Friday, February 29, 2008

Do Us Part.


And then he came back. When she answered the door, her skin was still so tight from crying that her face felt too small for her head; she hadn't been out of bed in a week, and she had thought that the knock would be another fucking pound cake from some family member who had been out of town for calling hours. But it was him. The elbows on his suitjacket were down to the threads, and you could see little windows of bone along his forehead and knuckles and upper lip. But still, he was there.

At first, she didn't really question it. They made pizza rolls, sat on the loveseat and watched that Ninja Warrior show he'd always liked. After about an hour, she asked him how he'd been, and he sort of laughed--there was a gap in the trachea, so the sound was something between a wheeze and a german consonant--and started looking around for a notepad. Enough about me, babe, let's talk about you.

Every morning, she made his coffee like she used to (Maxwell brand slow roasted, honey instead of sugar) and he packed his briefcase and snuck out the back door, then under the gap in the fence. She wasn't quite sure where he went; his old boss sent her a condolences card with a lecherous post script, so she knew he wasn't going back to the plant. She clandestinely checked the corners of his mouth for blood when he came home, but there was never anything beyond a crescent of dirt under each of his fingernails, a missing shoe now and then.

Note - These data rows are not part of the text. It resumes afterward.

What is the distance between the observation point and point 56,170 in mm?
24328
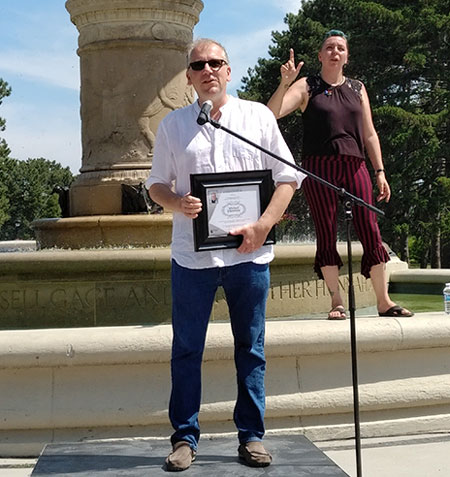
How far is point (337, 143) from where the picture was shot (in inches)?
209

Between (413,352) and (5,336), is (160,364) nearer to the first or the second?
(5,336)

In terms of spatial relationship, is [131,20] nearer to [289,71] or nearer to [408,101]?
[289,71]

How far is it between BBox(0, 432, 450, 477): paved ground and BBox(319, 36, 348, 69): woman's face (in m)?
2.19

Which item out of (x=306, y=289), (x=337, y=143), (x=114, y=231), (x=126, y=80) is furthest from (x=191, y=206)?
(x=126, y=80)

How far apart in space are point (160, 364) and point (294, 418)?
2.56ft

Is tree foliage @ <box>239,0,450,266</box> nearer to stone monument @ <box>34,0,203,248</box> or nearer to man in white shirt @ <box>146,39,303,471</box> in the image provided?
stone monument @ <box>34,0,203,248</box>

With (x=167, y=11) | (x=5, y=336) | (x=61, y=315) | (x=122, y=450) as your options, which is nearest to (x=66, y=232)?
(x=61, y=315)

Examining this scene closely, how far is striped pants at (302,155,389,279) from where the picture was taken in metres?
5.34

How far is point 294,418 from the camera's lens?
4781mm

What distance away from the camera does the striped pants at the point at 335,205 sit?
5.34 meters

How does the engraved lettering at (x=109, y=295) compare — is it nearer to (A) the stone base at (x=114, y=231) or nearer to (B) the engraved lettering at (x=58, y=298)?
(B) the engraved lettering at (x=58, y=298)

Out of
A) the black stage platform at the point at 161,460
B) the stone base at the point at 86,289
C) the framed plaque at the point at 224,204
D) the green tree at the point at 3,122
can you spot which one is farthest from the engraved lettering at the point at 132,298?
the green tree at the point at 3,122

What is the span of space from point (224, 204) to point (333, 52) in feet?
6.24

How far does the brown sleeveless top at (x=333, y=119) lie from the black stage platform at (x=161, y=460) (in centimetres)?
180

Besides this, nothing was all that different. At night, he curled next to her her the way he always had, his arms twisted around her torso like some kind of human Mรถbius strip. He still refused to talk about kids, but when Drew Barrymore came onscreen during ET, he went kind of soft in the eyes. All in all, they were as happy as they'd ever been, maybe more. Instead of going to Louie's with his brother every friday, he stayed in with her and played Scrabble with all the E's taken out.

But after a few weeks, something was different. The wound along his ribs began to creep apart like a spreading stain, the mortician's stitches splitting and fraying as the hole reopened bloodlessly. He tried to shower, and immediately they realized that it had been a mistake; the embalming fluid stained the tub green, and he started to look a little like Kitty Carlisle after a bad night. She told him it was okay, that she didn't care, and she held her breath defiantly when she kissed him despite the smell. She slid him a note between the candlesticks on the dinner table: I love you no matter what. You were gone, and now you're here, and of course I wouldn't expect you to come back the same as you left.

He wrote her back a few days later, on a post-it which he left on the kitchen door above a pair of muddy footprints and a chunk of hair on the linoleum. I'm sorry, it said. But let's not shit ourselves here. Please, for your own sake, don't forgive me.